The Economist reportalso comments on public policy. Even in the few weeks since publication, its main claim has been vindicated. The claim is that the pandemic has opened up possibilities that had been closed for forty years. The vindication has come in the series of transformative policies now with a chance of progress in the US congress. The cash payments and the infrastructure plans have drawn most comment and are welcome enough, but for me the biggest news is elsewhere.
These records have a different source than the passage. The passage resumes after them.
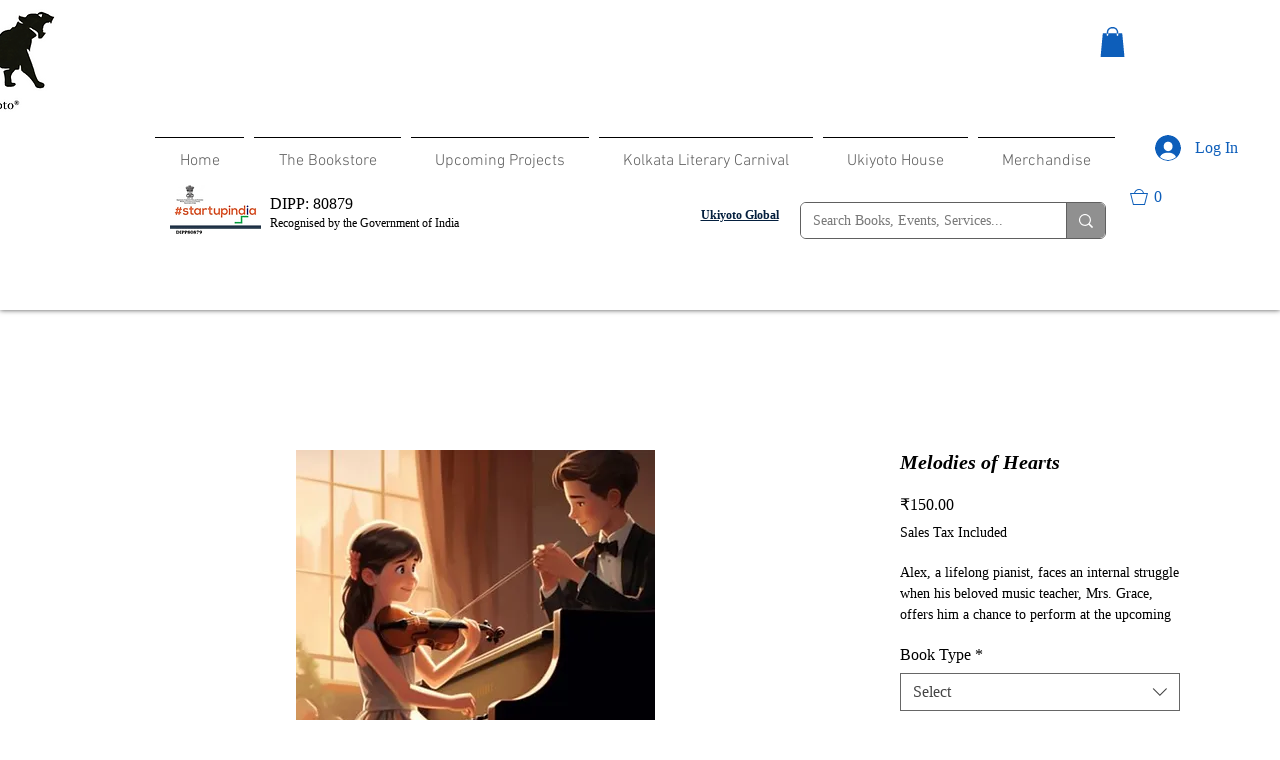

--- FILE ---
content_type: text/html; charset=utf-8
request_url: https://www.google.com/recaptcha/api2/aframe
body_size: 267
content:
<!DOCTYPE HTML><html><head><meta http-equiv="content-type" content="text/html; charset=UTF-8"></head><body><script nonce="nj8QsC5EcutWBWqyt-THJA">/** Anti-fraud and anti-abuse applications only. See google.com/recaptcha */ try{var clients={'sodar':'https://pagead2.googlesyndication.com/pagead/sodar?'};window.addEventListener("message",function(a){try{if(a.source===window.parent){var b=JSON.parse(a.data);var c=clients[b['id']];if(c){var d=document.createElement('img');d.src=c+b['params']+'&rc='+(localStorage.getItem("rc::a")?sessionStorage.getItem("rc::b"):"");window.document.body.appendChild(d);sessionStorage.setItem("rc::e",parseInt(sessionStorage.getItem("rc::e")||0)+1);localStorage.setItem("rc::h",'1768700734790');}}}catch(b){}});window.parent.postMessage("_grecaptcha_ready", "*");}catch(b){}</script></body></html>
The child tax credit, family leave and subsidised childcare and boost for carers would move the US at least some of the way towards European good practice and might signal a welcome new normal in family and welfare policy.

 

Excited as I am about this, part of me wonders why Clinton and Obama did so little. With one party committed to an absence of government, the inaction of Clinton and Obama has led to forty years of regression. The pandemic is part of the answer, because it has awakened the general population and spurred innovation by economists. But another enabler has been the era of ultra-low interest rates, making debt less of a constraint to central bankers. It is neat, because in a way the corporates and bankers have been hoist by their own petard. Having created a debt-lenient environment for their own benefit, central bankers have belatedly caught up.

 

I do wish the Biden team were rather more imaginative. To be fair, they probably only have two years to make a difference. But old-fashioned protectionism, support for restrictive unions and hurling cash at sectors is not ideal. Much of the cash for the care sector may be wasted or purloined by suppliers. I still believe Reimbursement for Care would work better. It would target precisely the same goals, but use the market and individual incentive to drive radically improved outcomes.

 

Despite my reservations, I was encouraged by the Economistreport. Perhaps the generation entering the workforce really do have fulfilling careers to look forward to, and not just the privileged few who can saunter through college and into protected professions. Such progress is not before time.